Parry responded in writing to queries about his reaction to the task force report."At no point did Frontline or I conclude that the Reagan-Bush campaign struck a deal to block release of the American hostages," he said....
At Frontline, Senior Producer Martin Smith said in a phone interview he had not read the House report. Asked about the two PBS documentaries, he responded, "I have no qualms about doing the shows. We were exploring whether the October Surprise was a legitimate story. We were not saying it was true, we were just reporting what others were saying....We could reach no conclusions about the allegations, and we said so."
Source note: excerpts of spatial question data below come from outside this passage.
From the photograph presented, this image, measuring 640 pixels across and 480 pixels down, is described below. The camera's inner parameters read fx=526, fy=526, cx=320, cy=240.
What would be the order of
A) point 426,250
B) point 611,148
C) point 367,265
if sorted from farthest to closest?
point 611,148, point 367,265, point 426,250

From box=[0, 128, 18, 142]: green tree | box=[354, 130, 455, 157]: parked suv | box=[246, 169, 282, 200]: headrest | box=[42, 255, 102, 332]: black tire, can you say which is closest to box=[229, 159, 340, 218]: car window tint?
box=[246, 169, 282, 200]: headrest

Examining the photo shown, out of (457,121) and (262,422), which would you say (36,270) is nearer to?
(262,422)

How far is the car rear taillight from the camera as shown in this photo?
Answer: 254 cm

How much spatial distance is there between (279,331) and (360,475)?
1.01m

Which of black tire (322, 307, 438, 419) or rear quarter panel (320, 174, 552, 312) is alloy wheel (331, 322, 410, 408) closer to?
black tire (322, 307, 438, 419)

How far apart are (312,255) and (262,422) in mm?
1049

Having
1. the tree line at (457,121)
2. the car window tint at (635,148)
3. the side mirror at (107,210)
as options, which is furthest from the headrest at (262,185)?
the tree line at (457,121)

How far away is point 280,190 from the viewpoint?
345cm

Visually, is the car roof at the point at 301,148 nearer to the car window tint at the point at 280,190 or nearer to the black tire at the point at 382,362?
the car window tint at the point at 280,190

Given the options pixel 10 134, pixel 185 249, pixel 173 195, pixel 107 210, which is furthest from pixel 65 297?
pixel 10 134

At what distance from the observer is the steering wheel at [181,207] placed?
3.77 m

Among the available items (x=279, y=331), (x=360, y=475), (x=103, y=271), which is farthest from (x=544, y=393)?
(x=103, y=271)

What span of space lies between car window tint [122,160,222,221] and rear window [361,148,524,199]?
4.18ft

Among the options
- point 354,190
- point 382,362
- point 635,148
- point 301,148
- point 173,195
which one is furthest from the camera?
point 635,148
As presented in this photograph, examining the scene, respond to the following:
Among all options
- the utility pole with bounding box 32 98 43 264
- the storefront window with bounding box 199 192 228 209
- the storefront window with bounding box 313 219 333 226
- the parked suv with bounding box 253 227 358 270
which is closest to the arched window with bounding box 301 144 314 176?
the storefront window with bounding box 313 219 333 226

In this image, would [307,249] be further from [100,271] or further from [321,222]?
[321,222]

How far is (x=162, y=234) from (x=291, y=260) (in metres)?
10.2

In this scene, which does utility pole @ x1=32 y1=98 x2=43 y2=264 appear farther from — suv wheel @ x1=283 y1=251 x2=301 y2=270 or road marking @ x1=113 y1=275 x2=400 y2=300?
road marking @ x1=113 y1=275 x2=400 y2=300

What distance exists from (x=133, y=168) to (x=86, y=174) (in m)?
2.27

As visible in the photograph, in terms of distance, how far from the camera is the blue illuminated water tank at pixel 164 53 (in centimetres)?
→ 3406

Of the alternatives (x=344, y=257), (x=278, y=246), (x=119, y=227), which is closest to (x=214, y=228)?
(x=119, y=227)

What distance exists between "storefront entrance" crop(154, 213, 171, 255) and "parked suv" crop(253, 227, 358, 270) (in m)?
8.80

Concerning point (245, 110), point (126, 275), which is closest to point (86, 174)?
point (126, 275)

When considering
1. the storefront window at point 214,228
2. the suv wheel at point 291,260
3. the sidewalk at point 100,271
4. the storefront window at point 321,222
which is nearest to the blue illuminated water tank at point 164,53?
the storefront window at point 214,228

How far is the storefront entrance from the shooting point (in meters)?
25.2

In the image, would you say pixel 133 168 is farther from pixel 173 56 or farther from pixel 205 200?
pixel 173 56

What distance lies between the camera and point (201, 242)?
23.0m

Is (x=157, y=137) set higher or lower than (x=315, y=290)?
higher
Reuven Frank, former president of NBC News, says merely reporting allegations is "irrresponsible" journalism. "...[T]he act of reporting requires selection of credible, newsworthy and important information. This is called 'news judgment.' If you put something on the air you have reason to believe is false, you are doing a major disservice to journalism. The excuse that you are only reporting other people's allegations is bullshit."
Sick refused to be interviewed for this article. Instead he faxed a five-page, single-space letter to AJR in which he attacked this writer.
Sick did write a January 24 op-ed piece in the New York Times in which he acknowledged that the "House report definitely answers many questions." But he insisted the report "does not lay [the] claims (that Casey met secretly in Madrid and Paris) to rest"....He also said that a "new source provided [the task force] information about secret meetings in Paris arranged for Mr. Casey by French intelligence...."
Parry...charged that the House task force "misrepresented facts and discounted contradictory evidence -- most strikingly on Casey's whereabouts -- leaving open the window of suspicion." Furthermore, he implied that the House investigation was not objective and that it used evidence selectively.
In fact, the House report not only concluded there is "no evidence" that Casey participated in meetings in Madrid or Paris, but that calendars, eyewitness accounts, telephone logs and credit card receipts showed that he was in the United States and London at the time of the alleged meetings. Moreover, witnesses, documents and FBI wiretaps indicate that the man Casey allegedly met, Cyrus Hashemi, was in New York and Connecticut when Sick alleges he was in Madrid and Paris....
Barcella, the task force's chief counsel, says that both Sick and Parry rely on information the task force discovered and "ignore the vast amount of other evidence in the report that says why we came to our conclusion. I think Sick and probably Parry honestly believe that this happened and filter facts through that belief. I am not sure what will dissuade them."
If the last sentence in Parry's December Washington Post piece is any indication, nothing will. "...[I]n the world of conspiracy and counter-conspiracy," he wrote, "no answer is likely to be final."